__Work instructions__: Copy everything from the line containing "Is [670,719] closer" down to the line containing "45.5 inches", substituting "spectacles" for "eyeglasses" and leaving all else unchanged.

__Material for this exercise__:
================================
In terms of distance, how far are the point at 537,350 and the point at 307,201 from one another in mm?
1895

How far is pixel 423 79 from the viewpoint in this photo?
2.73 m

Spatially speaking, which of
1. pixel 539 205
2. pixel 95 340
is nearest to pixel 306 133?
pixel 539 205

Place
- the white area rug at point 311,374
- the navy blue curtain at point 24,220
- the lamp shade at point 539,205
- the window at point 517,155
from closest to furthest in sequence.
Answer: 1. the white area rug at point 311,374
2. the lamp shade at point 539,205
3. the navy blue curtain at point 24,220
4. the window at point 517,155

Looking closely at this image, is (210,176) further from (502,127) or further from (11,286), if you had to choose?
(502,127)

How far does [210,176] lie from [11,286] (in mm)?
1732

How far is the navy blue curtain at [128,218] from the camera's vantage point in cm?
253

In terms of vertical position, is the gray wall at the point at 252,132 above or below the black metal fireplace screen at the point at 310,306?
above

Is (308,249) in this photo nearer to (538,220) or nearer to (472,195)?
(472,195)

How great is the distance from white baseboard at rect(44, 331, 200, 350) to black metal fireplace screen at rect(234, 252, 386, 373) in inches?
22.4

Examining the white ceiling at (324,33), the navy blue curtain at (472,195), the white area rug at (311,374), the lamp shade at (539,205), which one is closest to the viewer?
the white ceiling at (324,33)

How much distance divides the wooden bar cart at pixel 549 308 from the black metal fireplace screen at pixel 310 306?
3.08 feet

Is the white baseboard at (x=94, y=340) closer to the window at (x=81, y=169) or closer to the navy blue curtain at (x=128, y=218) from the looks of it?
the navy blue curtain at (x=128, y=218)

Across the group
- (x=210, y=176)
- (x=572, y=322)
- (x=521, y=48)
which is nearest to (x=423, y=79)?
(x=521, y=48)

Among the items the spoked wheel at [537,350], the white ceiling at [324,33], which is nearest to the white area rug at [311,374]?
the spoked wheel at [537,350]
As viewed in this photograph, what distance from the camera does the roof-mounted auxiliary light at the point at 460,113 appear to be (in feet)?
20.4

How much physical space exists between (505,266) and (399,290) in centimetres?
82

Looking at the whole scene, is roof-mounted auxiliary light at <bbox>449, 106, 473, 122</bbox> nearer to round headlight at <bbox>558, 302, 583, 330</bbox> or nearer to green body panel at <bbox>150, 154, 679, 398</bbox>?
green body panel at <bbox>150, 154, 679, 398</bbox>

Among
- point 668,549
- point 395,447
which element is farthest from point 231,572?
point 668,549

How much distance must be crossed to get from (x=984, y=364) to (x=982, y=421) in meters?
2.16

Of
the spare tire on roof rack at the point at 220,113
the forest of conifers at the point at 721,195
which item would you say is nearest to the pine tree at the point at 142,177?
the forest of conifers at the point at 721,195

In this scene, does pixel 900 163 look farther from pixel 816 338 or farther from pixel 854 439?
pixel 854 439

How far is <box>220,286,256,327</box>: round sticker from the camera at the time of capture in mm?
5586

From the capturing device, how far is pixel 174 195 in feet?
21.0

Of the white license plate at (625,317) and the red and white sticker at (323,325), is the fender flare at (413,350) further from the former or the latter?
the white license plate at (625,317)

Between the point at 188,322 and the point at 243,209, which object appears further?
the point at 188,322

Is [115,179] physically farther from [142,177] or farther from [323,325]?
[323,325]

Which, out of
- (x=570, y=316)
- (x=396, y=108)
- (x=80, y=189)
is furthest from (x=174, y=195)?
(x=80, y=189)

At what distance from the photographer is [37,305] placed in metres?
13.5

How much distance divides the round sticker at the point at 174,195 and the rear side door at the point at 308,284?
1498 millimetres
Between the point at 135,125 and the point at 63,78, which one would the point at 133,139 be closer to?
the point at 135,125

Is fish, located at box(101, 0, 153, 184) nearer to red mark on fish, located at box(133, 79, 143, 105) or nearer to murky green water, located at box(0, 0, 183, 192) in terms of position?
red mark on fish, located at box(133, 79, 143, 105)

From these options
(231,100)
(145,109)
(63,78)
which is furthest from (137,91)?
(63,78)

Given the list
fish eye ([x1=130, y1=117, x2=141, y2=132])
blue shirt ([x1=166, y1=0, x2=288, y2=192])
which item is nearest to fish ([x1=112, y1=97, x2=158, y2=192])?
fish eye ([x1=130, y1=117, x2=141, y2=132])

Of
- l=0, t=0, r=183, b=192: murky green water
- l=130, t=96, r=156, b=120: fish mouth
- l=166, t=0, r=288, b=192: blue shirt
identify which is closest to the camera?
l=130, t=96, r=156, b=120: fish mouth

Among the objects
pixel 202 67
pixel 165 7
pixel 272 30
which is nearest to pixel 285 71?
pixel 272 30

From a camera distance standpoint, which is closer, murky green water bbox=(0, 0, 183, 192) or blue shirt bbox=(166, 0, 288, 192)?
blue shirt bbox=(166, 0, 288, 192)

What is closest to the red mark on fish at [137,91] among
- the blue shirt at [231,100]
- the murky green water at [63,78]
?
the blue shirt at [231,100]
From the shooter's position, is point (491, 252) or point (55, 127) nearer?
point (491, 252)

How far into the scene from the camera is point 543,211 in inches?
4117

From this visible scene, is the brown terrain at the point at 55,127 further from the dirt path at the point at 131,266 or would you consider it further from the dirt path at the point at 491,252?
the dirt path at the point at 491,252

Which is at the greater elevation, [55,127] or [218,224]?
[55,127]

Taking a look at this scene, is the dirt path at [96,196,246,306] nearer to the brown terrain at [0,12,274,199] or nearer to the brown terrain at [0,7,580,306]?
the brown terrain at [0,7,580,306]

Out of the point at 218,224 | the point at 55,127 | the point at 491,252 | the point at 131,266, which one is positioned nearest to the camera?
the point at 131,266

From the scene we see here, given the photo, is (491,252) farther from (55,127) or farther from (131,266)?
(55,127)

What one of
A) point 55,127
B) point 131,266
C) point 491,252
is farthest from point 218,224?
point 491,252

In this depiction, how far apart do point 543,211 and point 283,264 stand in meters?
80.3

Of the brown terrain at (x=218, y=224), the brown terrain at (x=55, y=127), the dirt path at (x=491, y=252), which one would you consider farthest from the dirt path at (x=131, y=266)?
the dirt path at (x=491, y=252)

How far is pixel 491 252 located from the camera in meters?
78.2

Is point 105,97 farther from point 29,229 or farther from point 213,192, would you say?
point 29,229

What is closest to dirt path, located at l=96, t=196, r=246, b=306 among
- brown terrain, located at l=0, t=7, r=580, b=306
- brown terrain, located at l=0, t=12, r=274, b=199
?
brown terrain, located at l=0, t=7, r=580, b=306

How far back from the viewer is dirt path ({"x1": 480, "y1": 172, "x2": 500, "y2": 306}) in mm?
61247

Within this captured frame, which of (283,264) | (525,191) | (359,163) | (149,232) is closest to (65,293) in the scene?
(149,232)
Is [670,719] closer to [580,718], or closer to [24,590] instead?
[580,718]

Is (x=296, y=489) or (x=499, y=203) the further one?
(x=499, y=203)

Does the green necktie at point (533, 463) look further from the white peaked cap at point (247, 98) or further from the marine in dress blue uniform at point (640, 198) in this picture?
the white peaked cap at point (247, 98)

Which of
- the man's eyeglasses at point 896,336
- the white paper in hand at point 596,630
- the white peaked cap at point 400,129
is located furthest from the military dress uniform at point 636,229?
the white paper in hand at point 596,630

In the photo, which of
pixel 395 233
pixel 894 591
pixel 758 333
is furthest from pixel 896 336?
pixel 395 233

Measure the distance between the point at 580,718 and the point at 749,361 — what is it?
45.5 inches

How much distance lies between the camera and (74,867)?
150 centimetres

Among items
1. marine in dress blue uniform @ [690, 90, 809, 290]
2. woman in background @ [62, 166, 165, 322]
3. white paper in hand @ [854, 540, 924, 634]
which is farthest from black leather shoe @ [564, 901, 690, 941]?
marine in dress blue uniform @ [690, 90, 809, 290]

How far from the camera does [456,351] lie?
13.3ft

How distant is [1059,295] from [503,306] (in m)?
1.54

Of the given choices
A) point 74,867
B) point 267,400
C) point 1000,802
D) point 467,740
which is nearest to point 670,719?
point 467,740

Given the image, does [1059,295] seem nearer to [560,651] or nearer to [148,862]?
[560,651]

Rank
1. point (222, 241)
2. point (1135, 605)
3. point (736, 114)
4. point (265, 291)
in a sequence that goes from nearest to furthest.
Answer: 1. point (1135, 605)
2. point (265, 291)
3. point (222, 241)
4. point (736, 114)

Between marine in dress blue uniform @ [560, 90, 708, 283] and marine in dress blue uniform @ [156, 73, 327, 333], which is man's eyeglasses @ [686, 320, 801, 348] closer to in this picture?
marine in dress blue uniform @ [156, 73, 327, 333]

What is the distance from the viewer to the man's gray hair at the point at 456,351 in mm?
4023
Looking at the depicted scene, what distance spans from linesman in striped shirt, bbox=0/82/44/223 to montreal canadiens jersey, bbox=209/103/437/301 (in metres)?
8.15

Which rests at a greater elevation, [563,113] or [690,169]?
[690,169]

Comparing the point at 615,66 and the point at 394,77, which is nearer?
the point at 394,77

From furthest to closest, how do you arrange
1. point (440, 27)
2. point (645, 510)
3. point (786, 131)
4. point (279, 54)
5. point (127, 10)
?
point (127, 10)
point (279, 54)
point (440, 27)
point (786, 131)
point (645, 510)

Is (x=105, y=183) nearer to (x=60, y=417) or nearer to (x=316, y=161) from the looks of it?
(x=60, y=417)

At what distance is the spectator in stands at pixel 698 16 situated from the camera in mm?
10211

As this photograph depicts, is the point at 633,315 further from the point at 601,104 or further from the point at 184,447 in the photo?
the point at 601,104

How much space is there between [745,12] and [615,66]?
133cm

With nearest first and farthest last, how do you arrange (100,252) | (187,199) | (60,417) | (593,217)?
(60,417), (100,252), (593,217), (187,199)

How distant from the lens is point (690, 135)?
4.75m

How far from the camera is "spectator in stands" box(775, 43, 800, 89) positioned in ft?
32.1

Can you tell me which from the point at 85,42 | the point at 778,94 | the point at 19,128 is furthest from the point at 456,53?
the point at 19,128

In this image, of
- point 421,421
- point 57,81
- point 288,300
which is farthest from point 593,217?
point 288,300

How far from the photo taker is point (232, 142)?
================================
__Response to this task__:
Is [670,719] closer to [580,718], or closer to [24,590] instead?
[580,718]

Is (x=296, y=489) or (x=499, y=203) the further one?
(x=499, y=203)

Does the green necktie at point (533, 463) look further from the white peaked cap at point (247, 98) or further from the marine in dress blue uniform at point (640, 198) in this picture?
the white peaked cap at point (247, 98)

Which of
- the man's spectacles at point 896,336
- the white paper in hand at point 596,630
- the white peaked cap at point 400,129
is located furthest from the military dress uniform at point 636,229?
the white paper in hand at point 596,630

In the photo, which of
pixel 395 233
pixel 894 591
pixel 758 333
is furthest from pixel 896 336?
pixel 395 233

Measure the distance between the point at 580,718 and the point at 749,361 — what is it?
45.5 inches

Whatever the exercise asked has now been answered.